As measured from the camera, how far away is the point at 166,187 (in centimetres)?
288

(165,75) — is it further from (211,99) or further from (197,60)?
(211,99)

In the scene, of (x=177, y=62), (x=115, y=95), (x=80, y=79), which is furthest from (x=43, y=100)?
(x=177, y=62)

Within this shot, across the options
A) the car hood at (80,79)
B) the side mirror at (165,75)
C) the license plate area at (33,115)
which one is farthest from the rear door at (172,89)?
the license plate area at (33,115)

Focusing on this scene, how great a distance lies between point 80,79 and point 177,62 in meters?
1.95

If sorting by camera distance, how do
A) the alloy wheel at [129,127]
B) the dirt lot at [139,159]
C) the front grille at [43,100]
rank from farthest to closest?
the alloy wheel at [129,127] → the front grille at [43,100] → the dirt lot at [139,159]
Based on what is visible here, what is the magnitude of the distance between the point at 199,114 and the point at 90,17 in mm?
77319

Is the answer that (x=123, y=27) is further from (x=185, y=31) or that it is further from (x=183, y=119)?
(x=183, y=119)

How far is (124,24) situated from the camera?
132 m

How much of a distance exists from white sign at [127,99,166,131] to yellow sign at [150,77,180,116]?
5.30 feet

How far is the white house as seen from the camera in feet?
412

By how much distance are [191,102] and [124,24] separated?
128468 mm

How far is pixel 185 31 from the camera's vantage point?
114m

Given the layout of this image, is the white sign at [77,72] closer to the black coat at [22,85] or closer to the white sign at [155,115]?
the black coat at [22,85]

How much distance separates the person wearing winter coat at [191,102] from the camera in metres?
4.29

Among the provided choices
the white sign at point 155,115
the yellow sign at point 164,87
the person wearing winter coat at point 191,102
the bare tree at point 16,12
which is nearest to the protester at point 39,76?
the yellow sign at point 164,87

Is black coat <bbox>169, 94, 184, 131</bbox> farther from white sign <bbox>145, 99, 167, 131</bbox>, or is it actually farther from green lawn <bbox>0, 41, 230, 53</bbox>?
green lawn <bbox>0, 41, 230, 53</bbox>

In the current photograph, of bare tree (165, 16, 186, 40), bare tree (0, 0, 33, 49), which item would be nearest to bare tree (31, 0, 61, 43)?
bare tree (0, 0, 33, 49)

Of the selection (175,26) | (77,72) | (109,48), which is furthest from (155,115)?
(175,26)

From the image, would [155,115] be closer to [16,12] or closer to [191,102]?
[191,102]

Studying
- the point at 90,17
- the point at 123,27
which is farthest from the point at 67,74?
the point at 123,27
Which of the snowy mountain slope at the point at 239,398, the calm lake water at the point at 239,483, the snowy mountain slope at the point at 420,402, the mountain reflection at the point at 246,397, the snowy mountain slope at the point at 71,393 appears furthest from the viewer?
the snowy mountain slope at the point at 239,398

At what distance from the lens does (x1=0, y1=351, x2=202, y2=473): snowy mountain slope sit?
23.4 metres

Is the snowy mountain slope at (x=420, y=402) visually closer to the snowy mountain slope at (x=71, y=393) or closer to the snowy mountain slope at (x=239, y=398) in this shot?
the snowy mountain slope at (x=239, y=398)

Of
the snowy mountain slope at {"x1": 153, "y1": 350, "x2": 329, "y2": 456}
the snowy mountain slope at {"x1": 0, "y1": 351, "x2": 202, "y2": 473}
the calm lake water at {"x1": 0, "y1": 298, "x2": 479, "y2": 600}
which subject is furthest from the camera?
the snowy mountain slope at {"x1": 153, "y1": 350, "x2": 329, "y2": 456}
§ §
• Your objective:
All of the entries should be written out again exactly.

• The solution:
As measured from the camera, how far away is the point at 166,187 (in centimetres)?
288

(165,75) — is it further from (211,99) or further from (197,60)?
(211,99)

In the scene, of (x=177, y=62), (x=115, y=95), (x=80, y=79), which is furthest from (x=43, y=100)?
(x=177, y=62)

Within this shot, across the options
A) the car hood at (80,79)
B) the side mirror at (165,75)
C) the license plate area at (33,115)
which one is farthest from the rear door at (172,89)?
the license plate area at (33,115)

Focusing on this scene, how great a distance lies between point 80,79 and point 177,62 in meters?
1.95

If sorting by camera distance, how do
A) the alloy wheel at [129,127]
B) the dirt lot at [139,159]
C) the front grille at [43,100]
rank from farthest to closest?
the alloy wheel at [129,127] → the front grille at [43,100] → the dirt lot at [139,159]
Based on what is visible here, what is the magnitude of the distance between the point at 199,114 and the point at 90,17 in mm?
77319

Is the answer that (x=123, y=27) is further from (x=185, y=31) or that it is further from (x=183, y=119)?
(x=183, y=119)

How far is (124,24) situated from the camera?
132 m

How much of a distance exists from white sign at [127,99,166,131] to yellow sign at [150,77,180,116]?
5.30 feet

How far is the white house as seen from the camera in feet?
412

By how much distance are [191,102] and [124,24] separated?
128468 mm

How far is pixel 185 31 from the camera's vantage point?
114m

Given the layout of this image, is the white sign at [77,72] closer to the black coat at [22,85] or closer to the white sign at [155,115]?
the black coat at [22,85]

How much distance separates the person wearing winter coat at [191,102] from the camera in metres?
4.29

Among the provided choices
the white sign at point 155,115
the yellow sign at point 164,87
the person wearing winter coat at point 191,102
the bare tree at point 16,12
which is nearest to the protester at point 39,76?
the yellow sign at point 164,87

Is black coat <bbox>169, 94, 184, 131</bbox> farther from white sign <bbox>145, 99, 167, 131</bbox>, or is it actually farther from green lawn <bbox>0, 41, 230, 53</bbox>?
green lawn <bbox>0, 41, 230, 53</bbox>

In the current photograph, of bare tree (165, 16, 186, 40), bare tree (0, 0, 33, 49), which item would be nearest to bare tree (31, 0, 61, 43)?
bare tree (0, 0, 33, 49)

Of the selection (175,26) | (77,72) | (109,48), which is furthest from (155,115)?
(175,26)

From the image, would [155,115] be closer to [16,12] or closer to [191,102]?
[191,102]

Studying
- the point at 90,17
- the point at 123,27
which is farthest from the point at 67,74?
the point at 123,27
Which of the snowy mountain slope at the point at 239,398, the calm lake water at the point at 239,483, the snowy mountain slope at the point at 420,402, the mountain reflection at the point at 246,397, the snowy mountain slope at the point at 71,393 appears furthest from the viewer?
the snowy mountain slope at the point at 239,398

At what distance from the lens does (x1=0, y1=351, x2=202, y2=473): snowy mountain slope sit?
23.4 metres

Is the snowy mountain slope at (x=420, y=402) visually closer to the snowy mountain slope at (x=71, y=393) or closer to the snowy mountain slope at (x=239, y=398) in this shot?
the snowy mountain slope at (x=239, y=398)

Of
the snowy mountain slope at {"x1": 153, "y1": 350, "x2": 329, "y2": 456}
the snowy mountain slope at {"x1": 0, "y1": 351, "x2": 202, "y2": 473}
the calm lake water at {"x1": 0, "y1": 298, "x2": 479, "y2": 600}
which subject is furthest from the camera?
the snowy mountain slope at {"x1": 153, "y1": 350, "x2": 329, "y2": 456}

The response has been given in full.